I understand what you mean by high culture. Let me clarify my question: what is the Irish "High Culture" you're talking about that is different from traditional Irish culture (which I take to mean pre-Christian pagan worship and those myriad traditions)? Perhaps I am just dense today, but I'm not sure I'm following what you mentioned here. What in history highlights the high culture? Unless you're talking about the years of British rule?

Man youre asking a question that would take a book to answer properly. Actually Id recommend Locating Folklore: Tradition, Modernity, Identity by Diarmuid O Giollain for a proper answer.

Traditional Irish Culture is the indigenous culture of the island.

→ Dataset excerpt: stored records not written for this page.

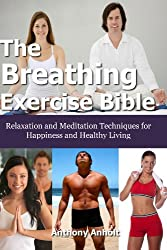 Breathing Exercise: depression cure, breathe, panic attacks, asthma, meditation techniques, insomnia, breathing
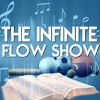 The Infinite Flow Podcast #034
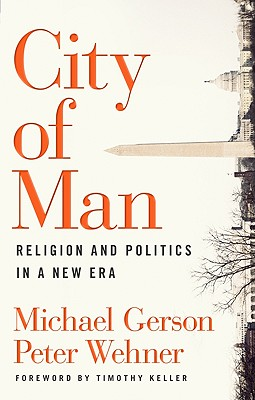 City of Man: Religion and Politics in a New Era - Gerson, Michael, and Wehner, Peter, and Keller, Timothy (Foreword by)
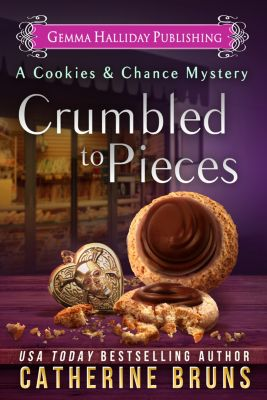 Cookies & Chance Mysteries: Crumbled to Pieces, Catherine Bruns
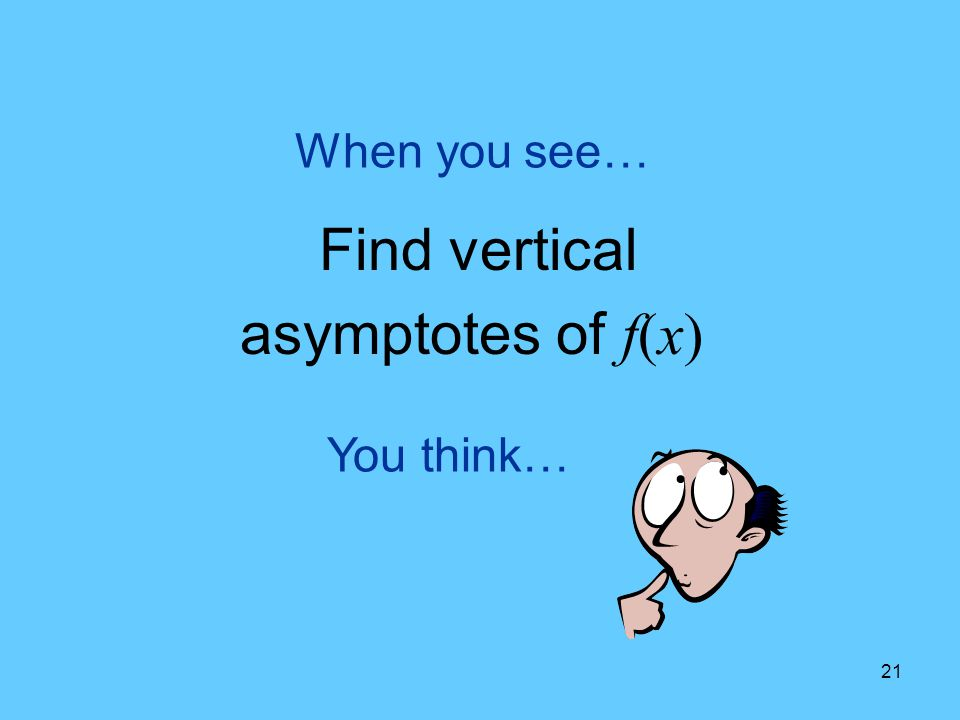 When you see… Find vertical asymptotes of f(x) You think…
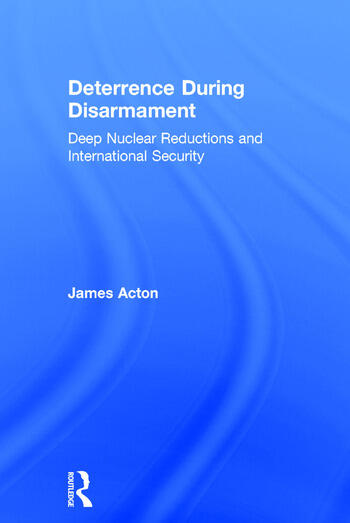 Deterrence During Disarmament Deep Nuclear Reductions and International Security book cover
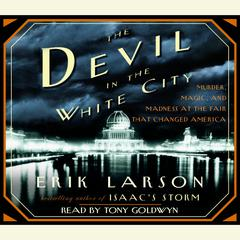 The Devil in the White City: Murder, Magic, and Madness at the Fair That Changed America Audiobook, by Erik Larson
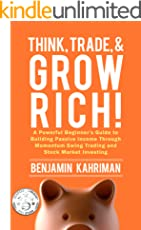 Think, Trade, and Grow Rich!: A Powerful Stock Trading System, Stock Market Investing Strategy, & Beginners Guide on How to Invest Money by Trading Stocks ... Forex, Options, and More! Series Book 1)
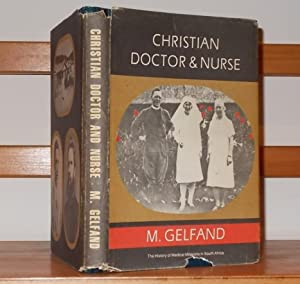 Christian Doctor and Nurse: The History of Medical Missions in South Africa From, 1799-1976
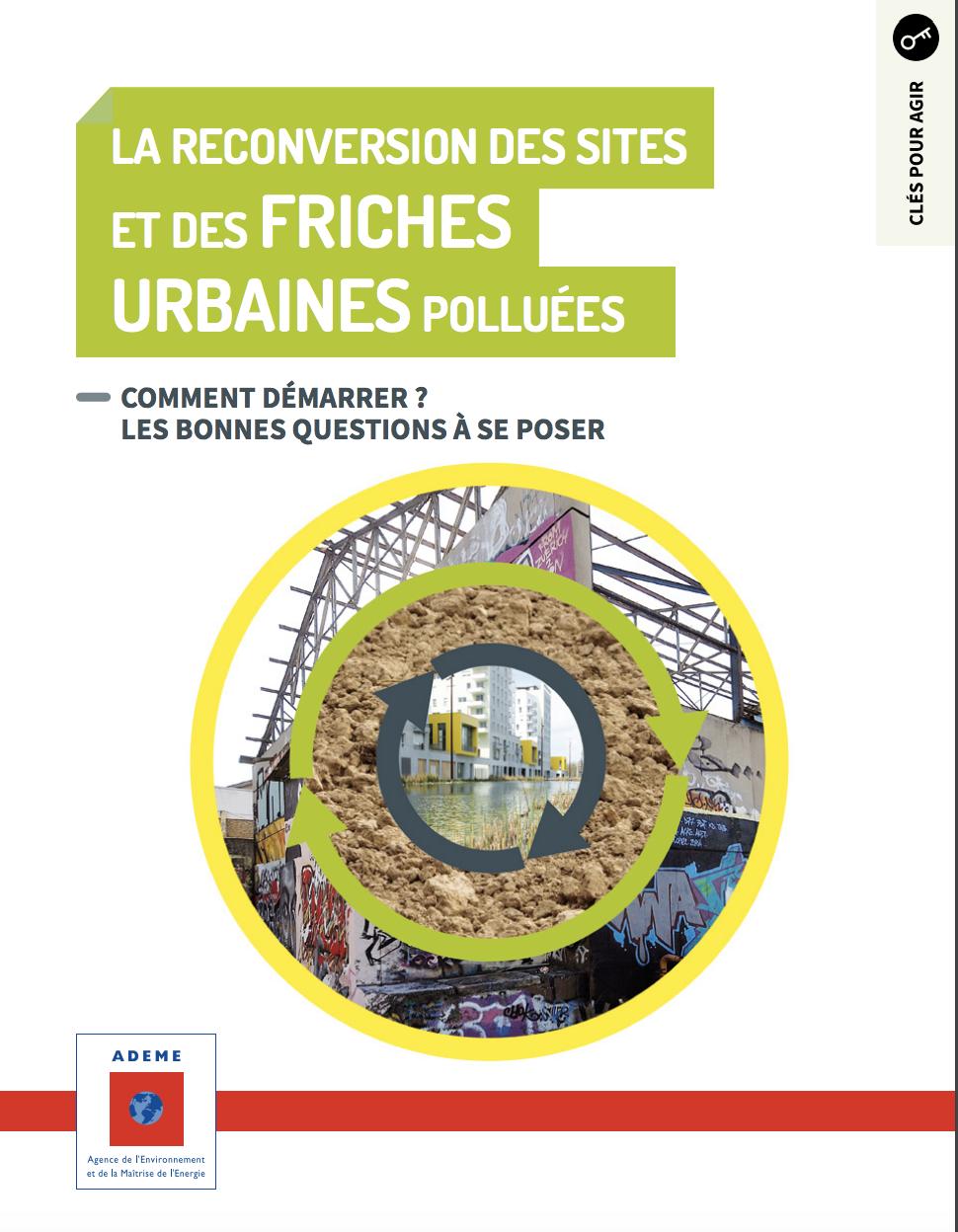 La reconversion des sites et des friches urbaines polluées -Comment démarrer ? Les bonnes questions à se poser - ADEME - 2018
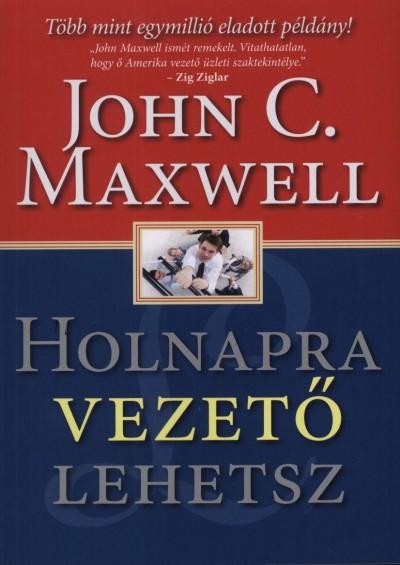 John C. Maxwell - Holnapra vezető lehetsz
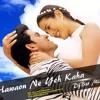 Hawaon Ne Yeh Kaha- DjBsr Mix 2016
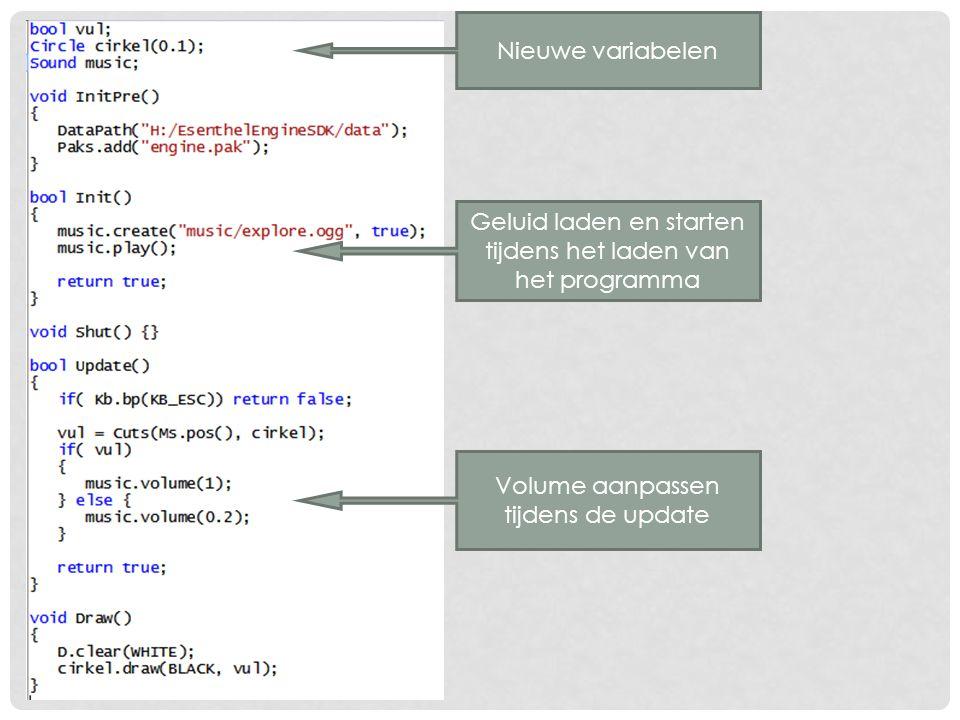 Nieuwe variabelen Geluid laden en starten tijdens het laden van het programma Volume aanpassen tijdens de update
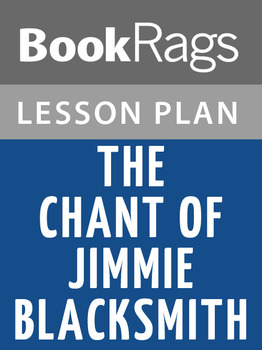 The Chant of Jimmie Blacksmith Lesson Plans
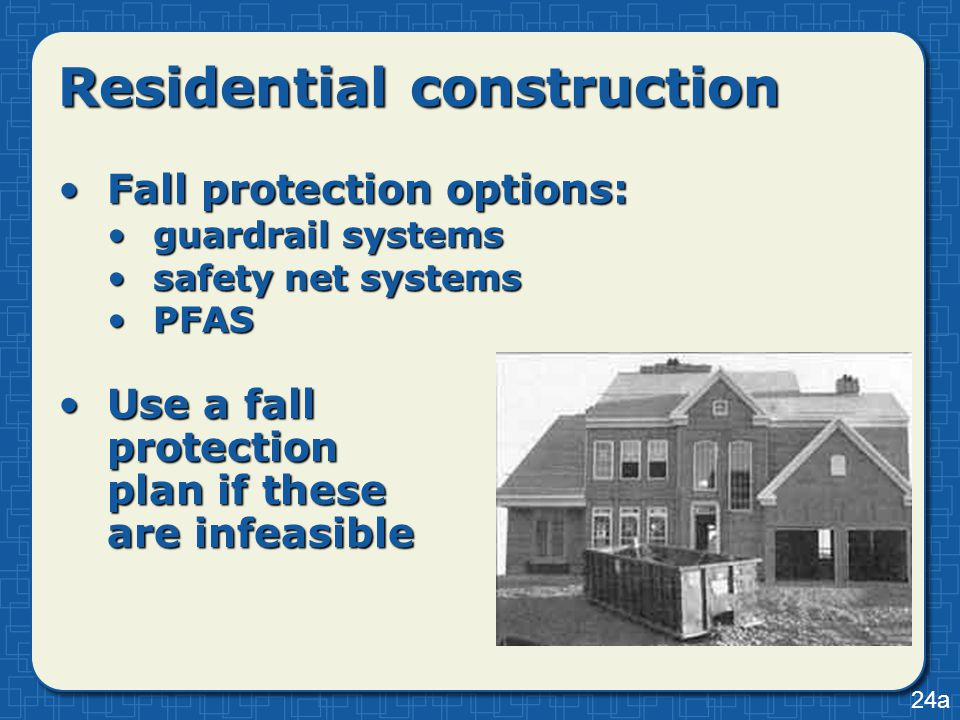 Residential construction Fall protection options:Fall protection options: guardrail systemsguardrail systems safety net systemssafety net systems PFAS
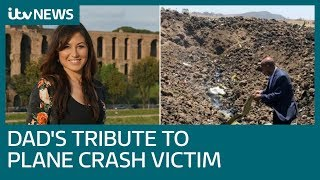 Father's tribute to 'warm' and 'passionate' daughter killed in Ethiopian Airlines crash | ITV News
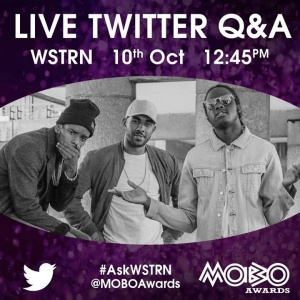 On Monday at 12:45 we'll be doing a Q&A on the MOBO Awards (Official) Twitter handle (@MOBOAwards).   Get your questions prepped, and use the hashtag #AskWSTRN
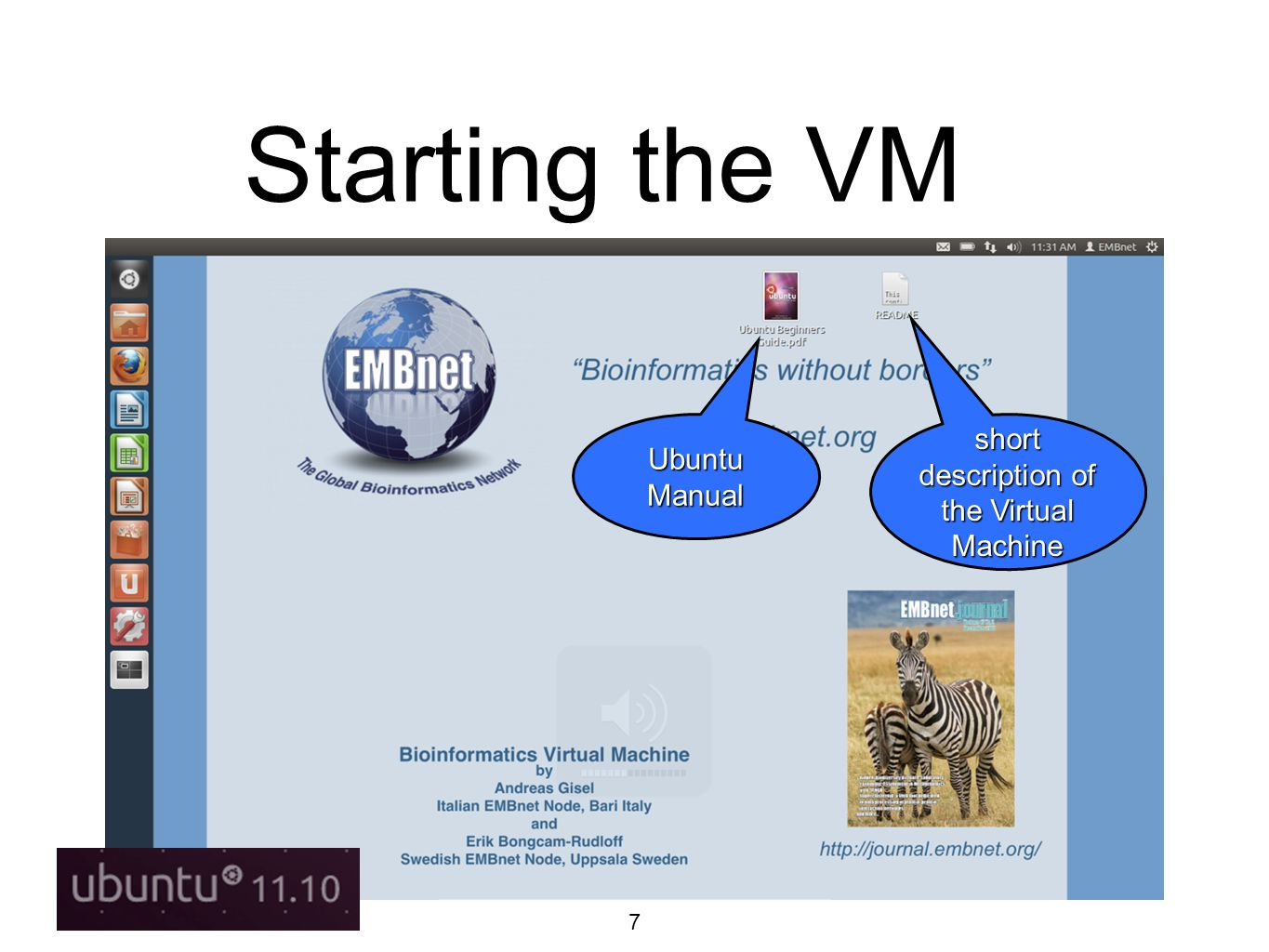 8 Setting up the VM In case you have no connectivity set up a new wired connection adding ONLY a name and save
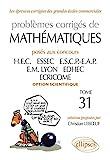Problèmes Corrigés De Mathématiques - Posés Aux Concours Hec, Essec, Escp-Eap, Em Lyon, Edhec, Ecricome, Option Scientifique 2010-2011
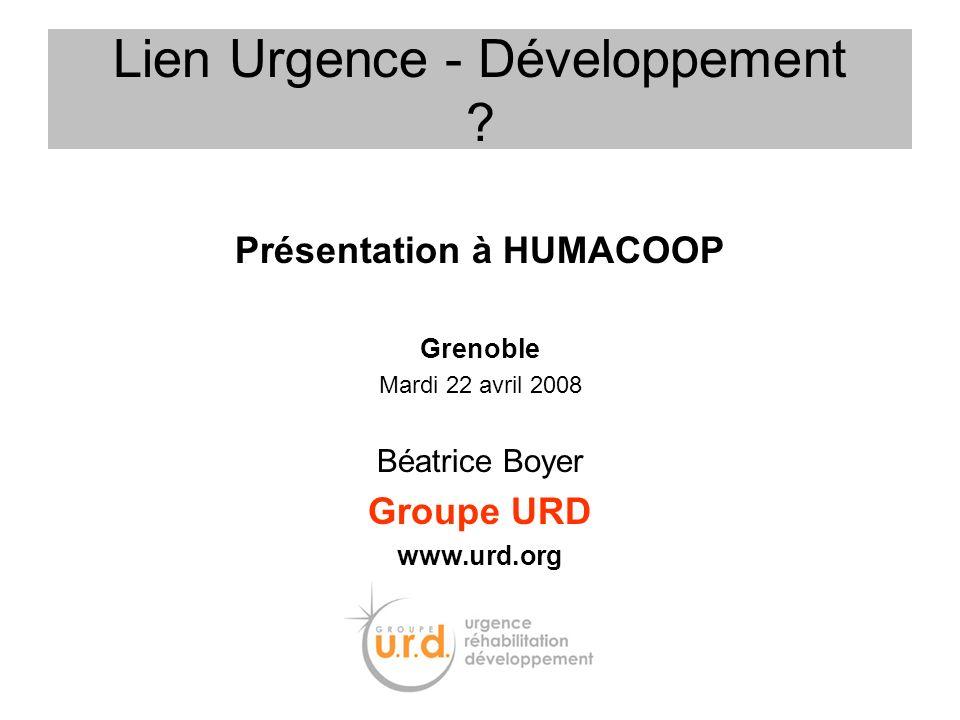 Présentation à HUMACOOP Grenoble Mardi 22 avril 2008 Béatrice Boyer Groupe URD www.urd.org Lien Urgence - Développement ?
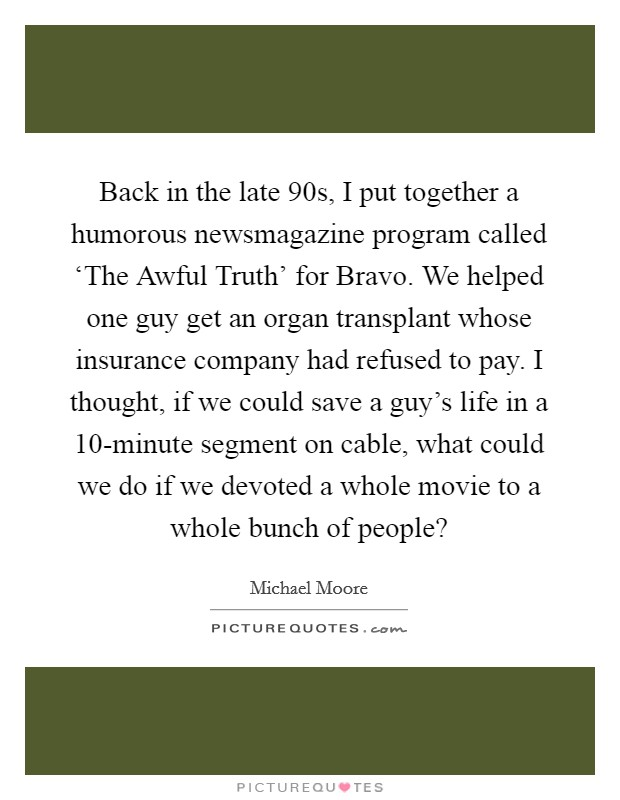 Back in the late  90s, I put together a humorous newsmagazine program called 'The Awful Truth' for Bravo. We helped one guy get an organ transplant whose insurance company had refused to pay. I thought, if we could save a guy's life in a 10-minute segment on cable, what could we do if we devoted a whole movie to a whole bunch of people? Picture Quote #1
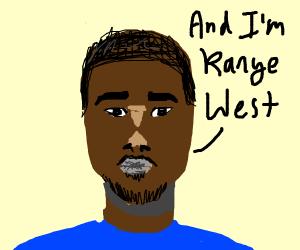 And I'm Kanye West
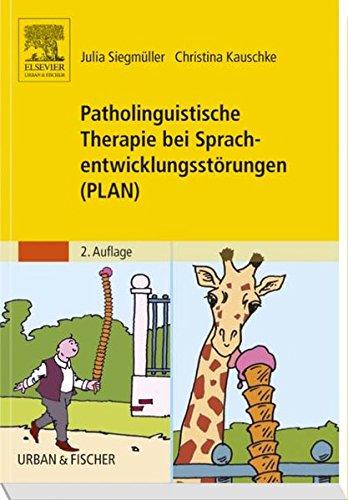 Patholinguistische Therapie bei Sprachentwicklungsstörungen (PLAN): Julia Siegmüller
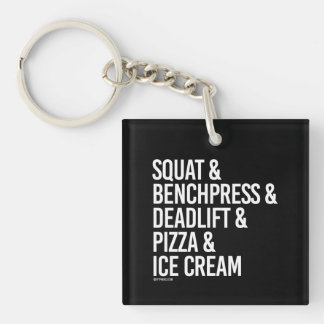 Squat and Benchpress and Deadlift and Pizza -   -  Keychain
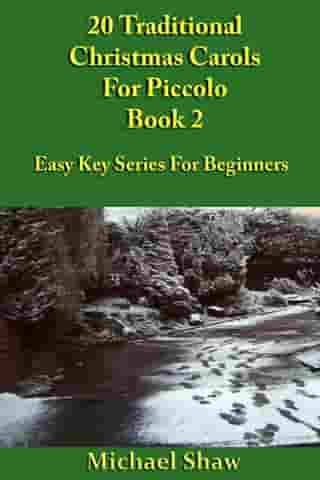 20 Traditional Christmas Carols For Piccolo: Book 2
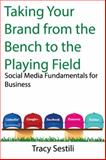 Taking Your Brand from the Bench to the Playing Field : Social Media Fundamentals for Business, Sestili, Tracy, 0996057315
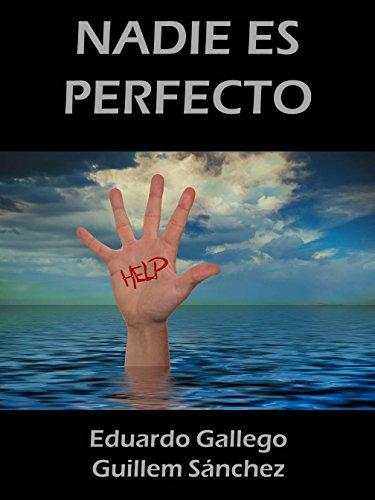 NADIE ES PERFECTO por Eduardo Gallego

Say in pre history, the Indigenous culture would have been subaltern to the celtic cultures that ruled here by being a medium of social mobility. The low ranking deise tribes are an example of the indigenous separate from the celtic for a while before we blended together the greater indigenous adapting the best of the lesser number of celtic peopels and we became the Gael. Today we have our independance but our culture again is not a culture of social mobility, our language is a minority language and our culture contradicts capitalism. So to high culture in Ireland is a blend of those socially mobile cultures today like The French, the German and The American.

Traditional culture is just the native culture. If how it could be perceived to retain beliefs is an issue I recommend looking at the anthropological definitions for the social movement of 'Modernity' and the preceding 'Traditional' societies. Those are not science and technology and anti science and technology respectively they are just academic definitions of two popular if contrasting forms of societies in our world.